[WIP]: Add support for an MCP to analyse and prioritise PRs
Before submitting
- [ ] Was this discussed/approved via a Github issue? (no need for typos and docs improvements)
- [x] Did you read the contributor guideline, Pull Request section?
- [ ] Did you make sure to update the docs?
- [ ] Did you write any new necessary tests?
What does this PR do?
This PR adds a Model Context Protocol (MCP) server for intelligent PR analysis and prioritization in the Lightning-Thunder repository. The server enables maintainers and contributors to efficiently triage and review the PR queue using both heuristic analysis and LLM-powered insights.
Users can generate both heuristic and LLM-based evaluations of the PRs, to prioritize which PR need to be reviewed asap
After installing the MCP in Cursor as:
{
"mcpServers": {
"thunder-dev-mcp": {
"type":"stdio",
"command": "PATH TO YOUR PYTHON BIN",
"args": ["/PATH TO/lightning-thunder/mcp_server/server.py"],
"env": {
}
}
}
}
it's possible to run the following examples:
- List all open PRs: Ask to Cursor: "Can you list the open PRs for lightning-thunder?"
- Analyze a specific PR: "Analyze PR #1234 from lightning-thunder"
- Get prioritized PRs: "Show me the top priority PRs for lightning-thunder with a score above 40"
- Check stale PRs: "Find all PRs that haven't been updated in 45 days"
- Generate risk report: "Generate a risk report for all high-risk PRs (score >= 6)"
- Advanced: Generate LLM priority prompt: "Generate an LLM priority prompt for PRs: 1234, 1235, 1236"
- Have a full heuristic + LLM based analyses of PRs: "Can you run an LLM batch analysis on all the open lightning-thunder PRs please?"
The last approach will return a summary like this:
### 1. LLM Priority Scores (0-100)
PR #2689: Delay Inductor until we get real input tensors
Priority Score: 85/100
This PR fixes a guard failure issue (#2680) with Inductor-compiled submodules and has 2 approvals. The change is targeted and addresses a real runtime bug affecting the Thunder-Inductor integration.

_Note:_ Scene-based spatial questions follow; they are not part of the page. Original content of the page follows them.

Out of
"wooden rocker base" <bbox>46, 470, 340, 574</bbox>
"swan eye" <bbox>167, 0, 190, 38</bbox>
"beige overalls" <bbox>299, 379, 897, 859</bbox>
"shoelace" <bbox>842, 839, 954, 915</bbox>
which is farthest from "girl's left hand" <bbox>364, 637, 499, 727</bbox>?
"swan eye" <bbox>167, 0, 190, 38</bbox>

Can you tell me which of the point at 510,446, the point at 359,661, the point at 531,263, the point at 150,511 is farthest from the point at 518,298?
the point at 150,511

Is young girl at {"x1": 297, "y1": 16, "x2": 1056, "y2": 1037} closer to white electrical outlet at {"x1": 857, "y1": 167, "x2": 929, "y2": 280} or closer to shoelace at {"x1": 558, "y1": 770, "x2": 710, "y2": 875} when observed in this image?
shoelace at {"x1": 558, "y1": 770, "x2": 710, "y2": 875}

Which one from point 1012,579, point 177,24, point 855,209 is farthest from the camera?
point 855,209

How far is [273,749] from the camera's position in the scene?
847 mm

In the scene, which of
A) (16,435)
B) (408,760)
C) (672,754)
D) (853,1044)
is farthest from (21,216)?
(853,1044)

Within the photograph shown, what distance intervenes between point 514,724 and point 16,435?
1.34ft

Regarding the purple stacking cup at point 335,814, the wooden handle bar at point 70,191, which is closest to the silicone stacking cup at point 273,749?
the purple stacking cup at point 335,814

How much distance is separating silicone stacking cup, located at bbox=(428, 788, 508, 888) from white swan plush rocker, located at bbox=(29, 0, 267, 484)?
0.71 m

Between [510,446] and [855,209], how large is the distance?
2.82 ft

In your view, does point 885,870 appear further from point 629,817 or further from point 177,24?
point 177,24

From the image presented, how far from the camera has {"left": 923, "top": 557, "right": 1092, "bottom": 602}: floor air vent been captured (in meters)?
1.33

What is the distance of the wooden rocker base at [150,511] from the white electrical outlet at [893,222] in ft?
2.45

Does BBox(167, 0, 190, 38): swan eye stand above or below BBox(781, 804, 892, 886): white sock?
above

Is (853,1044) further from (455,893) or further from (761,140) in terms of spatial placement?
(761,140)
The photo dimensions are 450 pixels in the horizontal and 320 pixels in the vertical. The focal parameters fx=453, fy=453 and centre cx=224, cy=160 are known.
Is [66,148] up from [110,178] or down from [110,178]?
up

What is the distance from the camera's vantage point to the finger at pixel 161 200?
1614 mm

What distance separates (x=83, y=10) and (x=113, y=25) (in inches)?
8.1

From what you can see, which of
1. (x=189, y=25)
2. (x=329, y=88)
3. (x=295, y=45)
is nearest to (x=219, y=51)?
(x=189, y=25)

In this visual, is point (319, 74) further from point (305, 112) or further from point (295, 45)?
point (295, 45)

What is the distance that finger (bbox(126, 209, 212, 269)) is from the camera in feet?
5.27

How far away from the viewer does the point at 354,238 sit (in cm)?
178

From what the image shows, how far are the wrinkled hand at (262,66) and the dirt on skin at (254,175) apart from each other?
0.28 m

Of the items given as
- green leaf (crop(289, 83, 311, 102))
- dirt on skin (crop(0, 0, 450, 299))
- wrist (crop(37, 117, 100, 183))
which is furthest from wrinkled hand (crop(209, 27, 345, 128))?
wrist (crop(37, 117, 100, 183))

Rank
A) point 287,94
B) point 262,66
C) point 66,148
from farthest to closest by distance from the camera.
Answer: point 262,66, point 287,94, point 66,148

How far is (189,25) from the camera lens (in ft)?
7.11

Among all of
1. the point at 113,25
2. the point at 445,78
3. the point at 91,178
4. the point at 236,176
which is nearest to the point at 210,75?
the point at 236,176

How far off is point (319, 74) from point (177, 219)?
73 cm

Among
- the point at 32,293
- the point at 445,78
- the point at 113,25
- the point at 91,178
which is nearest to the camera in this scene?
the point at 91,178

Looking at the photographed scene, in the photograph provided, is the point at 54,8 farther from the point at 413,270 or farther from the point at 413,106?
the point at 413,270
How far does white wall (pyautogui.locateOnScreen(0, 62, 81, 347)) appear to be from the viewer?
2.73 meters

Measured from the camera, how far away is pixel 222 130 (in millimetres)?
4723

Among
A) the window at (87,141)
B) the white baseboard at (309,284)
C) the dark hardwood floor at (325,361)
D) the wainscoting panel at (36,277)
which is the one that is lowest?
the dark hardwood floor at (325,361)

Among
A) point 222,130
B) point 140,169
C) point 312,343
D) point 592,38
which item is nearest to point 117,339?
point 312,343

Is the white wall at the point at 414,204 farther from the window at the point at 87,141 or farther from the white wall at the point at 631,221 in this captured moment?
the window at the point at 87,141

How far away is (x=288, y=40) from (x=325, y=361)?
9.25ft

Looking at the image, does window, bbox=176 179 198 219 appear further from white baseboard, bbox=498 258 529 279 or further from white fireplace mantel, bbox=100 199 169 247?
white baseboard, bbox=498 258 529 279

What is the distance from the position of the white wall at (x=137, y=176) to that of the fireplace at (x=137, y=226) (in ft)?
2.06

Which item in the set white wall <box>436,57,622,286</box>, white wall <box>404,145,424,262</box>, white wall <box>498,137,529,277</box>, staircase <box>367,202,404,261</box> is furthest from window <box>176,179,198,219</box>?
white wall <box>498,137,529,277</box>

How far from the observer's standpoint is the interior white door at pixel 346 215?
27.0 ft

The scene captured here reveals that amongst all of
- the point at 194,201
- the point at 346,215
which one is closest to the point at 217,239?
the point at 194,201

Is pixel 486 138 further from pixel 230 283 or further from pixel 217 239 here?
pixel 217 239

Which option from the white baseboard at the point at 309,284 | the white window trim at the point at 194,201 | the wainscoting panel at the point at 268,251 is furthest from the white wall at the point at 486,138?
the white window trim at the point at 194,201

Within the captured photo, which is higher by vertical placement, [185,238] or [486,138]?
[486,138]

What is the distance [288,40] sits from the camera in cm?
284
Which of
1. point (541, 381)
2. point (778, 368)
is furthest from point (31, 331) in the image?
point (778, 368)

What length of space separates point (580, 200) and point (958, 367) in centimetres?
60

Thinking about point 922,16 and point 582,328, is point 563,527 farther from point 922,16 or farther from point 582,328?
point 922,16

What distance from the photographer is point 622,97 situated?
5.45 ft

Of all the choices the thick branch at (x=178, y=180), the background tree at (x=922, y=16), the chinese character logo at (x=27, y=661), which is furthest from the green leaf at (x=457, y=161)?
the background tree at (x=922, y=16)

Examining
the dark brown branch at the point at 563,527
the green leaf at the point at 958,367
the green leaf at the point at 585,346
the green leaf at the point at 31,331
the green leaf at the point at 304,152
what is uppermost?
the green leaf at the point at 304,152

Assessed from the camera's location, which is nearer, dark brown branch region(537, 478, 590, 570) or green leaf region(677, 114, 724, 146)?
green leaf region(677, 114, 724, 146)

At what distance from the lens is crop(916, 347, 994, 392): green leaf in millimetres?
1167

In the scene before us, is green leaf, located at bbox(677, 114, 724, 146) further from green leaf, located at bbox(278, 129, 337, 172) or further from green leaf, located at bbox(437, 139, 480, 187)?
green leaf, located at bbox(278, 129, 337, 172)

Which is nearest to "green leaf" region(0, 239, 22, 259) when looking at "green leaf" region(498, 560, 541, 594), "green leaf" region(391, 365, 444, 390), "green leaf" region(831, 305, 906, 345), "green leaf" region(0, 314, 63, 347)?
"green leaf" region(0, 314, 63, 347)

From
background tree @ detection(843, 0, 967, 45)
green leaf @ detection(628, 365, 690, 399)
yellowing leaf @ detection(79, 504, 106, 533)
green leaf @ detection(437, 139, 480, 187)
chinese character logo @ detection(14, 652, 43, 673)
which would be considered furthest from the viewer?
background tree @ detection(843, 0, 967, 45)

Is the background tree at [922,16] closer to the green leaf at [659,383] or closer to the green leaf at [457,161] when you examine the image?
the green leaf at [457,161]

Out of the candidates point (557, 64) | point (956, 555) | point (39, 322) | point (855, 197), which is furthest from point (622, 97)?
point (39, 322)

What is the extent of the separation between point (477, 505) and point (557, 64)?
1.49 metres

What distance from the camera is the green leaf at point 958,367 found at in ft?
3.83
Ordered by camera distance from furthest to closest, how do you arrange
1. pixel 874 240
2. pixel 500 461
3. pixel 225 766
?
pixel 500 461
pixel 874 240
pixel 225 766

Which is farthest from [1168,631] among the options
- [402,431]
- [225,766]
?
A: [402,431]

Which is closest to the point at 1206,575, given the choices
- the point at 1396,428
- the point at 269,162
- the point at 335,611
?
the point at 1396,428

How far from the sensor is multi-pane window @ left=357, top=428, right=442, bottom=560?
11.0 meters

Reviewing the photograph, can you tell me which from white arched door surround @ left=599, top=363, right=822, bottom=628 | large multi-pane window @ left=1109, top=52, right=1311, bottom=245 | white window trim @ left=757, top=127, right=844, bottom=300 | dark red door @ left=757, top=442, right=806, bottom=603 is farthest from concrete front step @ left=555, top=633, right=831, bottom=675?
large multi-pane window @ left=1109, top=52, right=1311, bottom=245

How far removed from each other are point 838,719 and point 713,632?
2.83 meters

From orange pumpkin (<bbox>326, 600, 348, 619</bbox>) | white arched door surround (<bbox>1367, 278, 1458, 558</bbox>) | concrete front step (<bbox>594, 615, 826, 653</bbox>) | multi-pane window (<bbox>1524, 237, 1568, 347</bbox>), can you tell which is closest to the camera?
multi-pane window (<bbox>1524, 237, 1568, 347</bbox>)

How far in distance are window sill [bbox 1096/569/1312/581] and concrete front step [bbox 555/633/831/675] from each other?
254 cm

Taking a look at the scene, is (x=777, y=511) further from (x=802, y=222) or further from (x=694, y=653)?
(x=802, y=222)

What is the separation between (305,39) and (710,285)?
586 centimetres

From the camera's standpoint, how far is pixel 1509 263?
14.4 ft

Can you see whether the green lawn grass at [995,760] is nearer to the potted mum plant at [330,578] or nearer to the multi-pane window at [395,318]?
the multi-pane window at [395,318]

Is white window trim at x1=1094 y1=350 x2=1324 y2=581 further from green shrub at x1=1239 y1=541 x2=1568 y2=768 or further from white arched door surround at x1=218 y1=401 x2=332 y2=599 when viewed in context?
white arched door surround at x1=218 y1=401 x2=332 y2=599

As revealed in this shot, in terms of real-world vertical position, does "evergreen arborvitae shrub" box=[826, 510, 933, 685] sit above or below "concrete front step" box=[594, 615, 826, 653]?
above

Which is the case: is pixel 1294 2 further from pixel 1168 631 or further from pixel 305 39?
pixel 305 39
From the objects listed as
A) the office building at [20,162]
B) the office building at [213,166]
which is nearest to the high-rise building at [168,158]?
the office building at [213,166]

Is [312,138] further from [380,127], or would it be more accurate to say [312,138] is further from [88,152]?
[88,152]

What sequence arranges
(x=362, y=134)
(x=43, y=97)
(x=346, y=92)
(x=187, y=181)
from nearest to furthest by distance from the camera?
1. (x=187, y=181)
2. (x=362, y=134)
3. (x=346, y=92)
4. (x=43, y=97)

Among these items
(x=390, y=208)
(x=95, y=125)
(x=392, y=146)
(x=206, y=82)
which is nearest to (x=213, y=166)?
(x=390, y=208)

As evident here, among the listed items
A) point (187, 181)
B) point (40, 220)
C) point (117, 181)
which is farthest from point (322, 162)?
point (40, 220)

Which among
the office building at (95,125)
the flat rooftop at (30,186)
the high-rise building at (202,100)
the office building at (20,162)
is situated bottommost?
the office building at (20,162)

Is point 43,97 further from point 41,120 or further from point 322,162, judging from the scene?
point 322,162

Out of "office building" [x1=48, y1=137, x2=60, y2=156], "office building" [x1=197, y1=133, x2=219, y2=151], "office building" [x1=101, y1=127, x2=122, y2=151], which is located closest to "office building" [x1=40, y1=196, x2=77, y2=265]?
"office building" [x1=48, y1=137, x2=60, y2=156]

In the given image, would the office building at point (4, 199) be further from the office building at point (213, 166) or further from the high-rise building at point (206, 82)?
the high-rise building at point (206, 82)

PR #2652: Move DTensor isinstance check from runtime to trace construction time
Priority Score: 75/100
Moves DTensor detection from runtime to trace construction, improving performance and correctness. Already has 1 approval and good engagement, addressing a real optimization opportunity.
PR #2675: Record last_trace_cache_stop when miss the cache
Priority Score: 70/100
Fixes a clear bug in cache profiling where stop time is only recorded on hits. Simple 2-line fix that improves observability and correctness.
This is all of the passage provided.